§ **ESERCIZI DA SVOLGERE**
a – Secondo l'estratto sull'home restaurant, dove è stata pubblicata la bocciatura del disegno di legge da parte dell'Autorità Garante della Concorrenza e del Mercato?
b – Traduci in inglese questa frase dell'estratto sull'home restaurant: "Tale disegno di legge però subisce la dura bocciatura dell’Autorità Garante della Concorrenza e del Mercato, pubblicata a pag. 39 del Bollettino N. 13/2017, e difatti non è mai stato approvato al Senato."

Tale disegno di legge però subisce la dura bocciatura dell’Autorità Garante della Concorrenza e del Mercato, pubblicata a pag. 39 del Bollettino N. 13/2017, e difatti non è mai stato approvato al Senato.

Il Garante difatti ha osservato che: 

“Il legislatore intende introdurre nell’ordinamento giuridico italiano una disciplina dell’attività di ristorazione in abitazione privata (home restaurant), la quale, nell’ambito dei servizi partecipati che compongono la sharing economy, risulta essere in forte espansione anche nel nostro Paese, per la forte propensione, soprattutto delle nuove generazioni, ad aprire la propria casa e a condividere la cultura enogastronomica nostrana”

§ **DATI GREZZI**

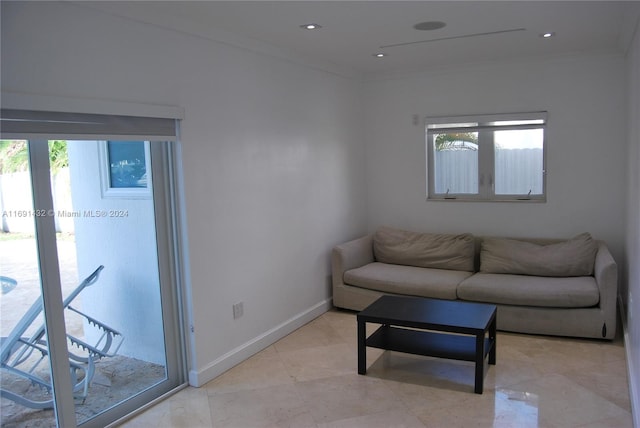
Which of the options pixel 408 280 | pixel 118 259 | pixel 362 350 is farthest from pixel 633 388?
pixel 118 259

§ **I RISULTATI**
a – A pagina 39 del Bollettino N. 13/2017.

b – This bill, however, was harshly rejected by the Authority for Competition and the Market, in a ruling published on page 39 of Bulletin No. 13/2017, and in fact it was never approved by the Senate.